As Iain Duncan Smith steers his Welfare Reform Bill through the Commons, forcing the jobless into work, the stakes are high. He wants to cut the costs of benefits and change the lives of the out-of-work millions, warning that unless they "play ball" they'll see their benefit docked. As well as wielding the big stick, he's offering some carrots, notably the chance to keep some benefit while earning. The measure is seen as a flagship for the Coalition and a test case for its twin aims of cutting the deficit and state dependency. Will it work? Will the new welfare state be more affordable or fairer than the old one?

The new Beveridge? Iain Duncan Smith faces a herculean task with welfare reform
Since the general election, the Department for Work and Pensions script has made the headlines and won cross-party support despite criticism from the trade unions, a few members of the benefits lobby and the Archbishop of Canterbury. On the whole, the feeling is that the new system will be simpler and more transparent than its predecessor. It will inculcate the work ethic and personal responsibility in place of the "something for nothing" society and transform Britain's wastelands where generations of families in ghetto estates have never had work. For the first time, many of the long-term jobless will clock in and do a day's work like everyone else. Those who refuse will have their benefit docked. It is, says the Secretary of State, the most important overhaul of the system since William Beveridge created the welfare state.
But closer scrutiny of the White Paper shows that the Bill will be more of a makeover than an overhaul, with more fine tuning on Whitehall's favoured lines, and tighter rules and streamlining which are the stuff of official reform.

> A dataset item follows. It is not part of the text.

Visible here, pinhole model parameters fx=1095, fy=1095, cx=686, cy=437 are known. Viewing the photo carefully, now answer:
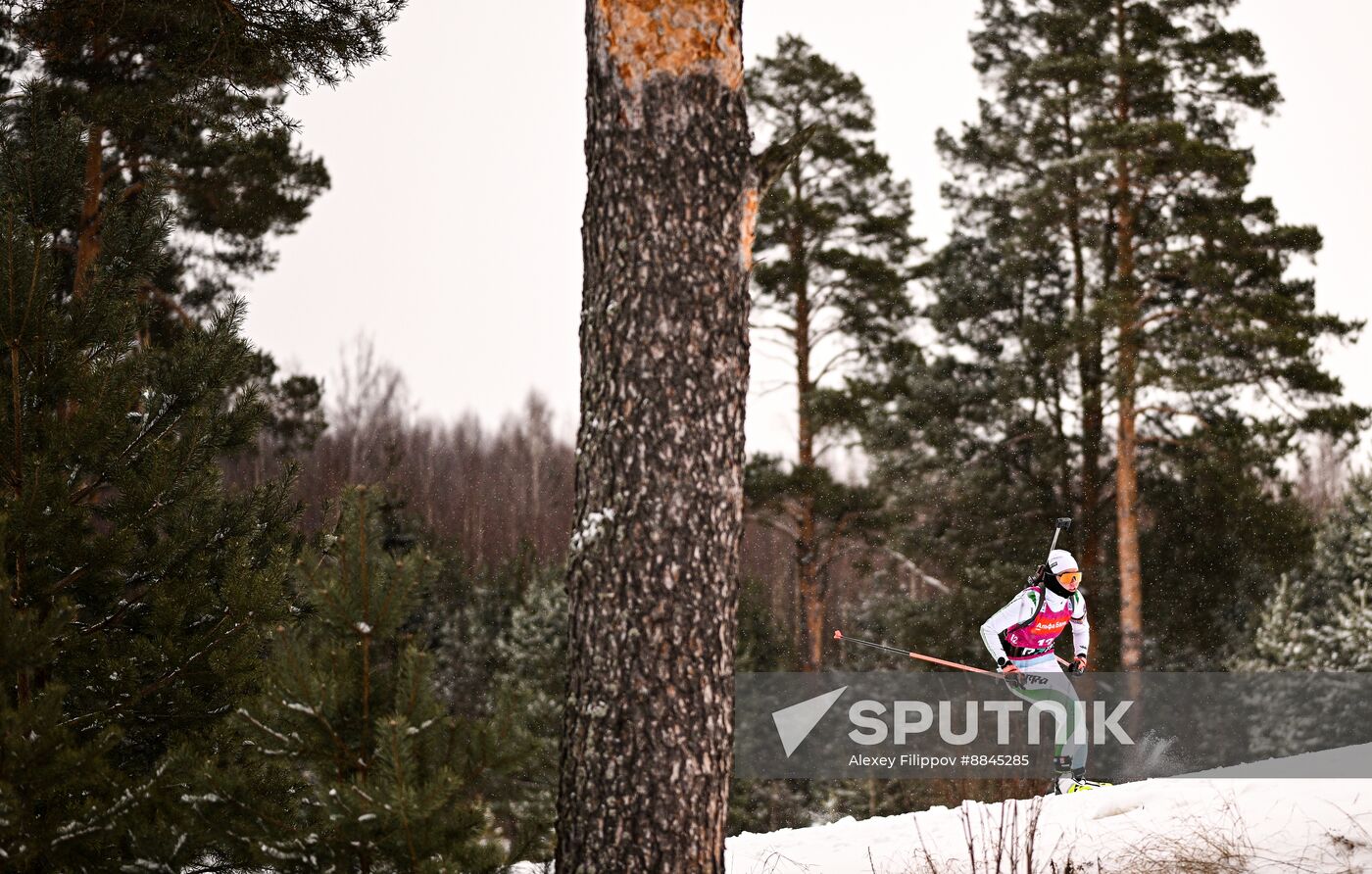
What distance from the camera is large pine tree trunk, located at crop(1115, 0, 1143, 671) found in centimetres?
1538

For instance, many of the carrots and sticks now proposed were in Labour's pre-election plan, Building Bridges to Work. That would have obliged the long-term unemployed to take a job or work placement, toughened assessment for capacity to work and put those on incapacity benefit through a pretty intrusive round of remedial support. The Coalition now casts the net wider and will oblige more of the jobless to work, with even lone parents of young children having to dip their toe in the labour market. The sanctions at which Labour hinted are more explicit here, such as that to dock benefit. The support is more determined, the supervision of capacity to work more intrusive. Nonetheless, the Coalition, like Labour, has the same aim: to check rising costs by curbing claims, whether through fraud, malingering or habitual idleness. The tone, however, differs. In time of crisis, today's Captain Iain Duncan Smith plays well to yesterday's Nurse Yvette Cooper. The most striking difference is to cost and machine, not substance. The system is to change from one of many to fewer benefits, with a single Universal Credit due to absorb some of the cocktail of today's common tax credits and benefits, and costing a cool £2 billion to set up. Like the single currency, big government may have had its day, but this seems to grant it something of a reprieve.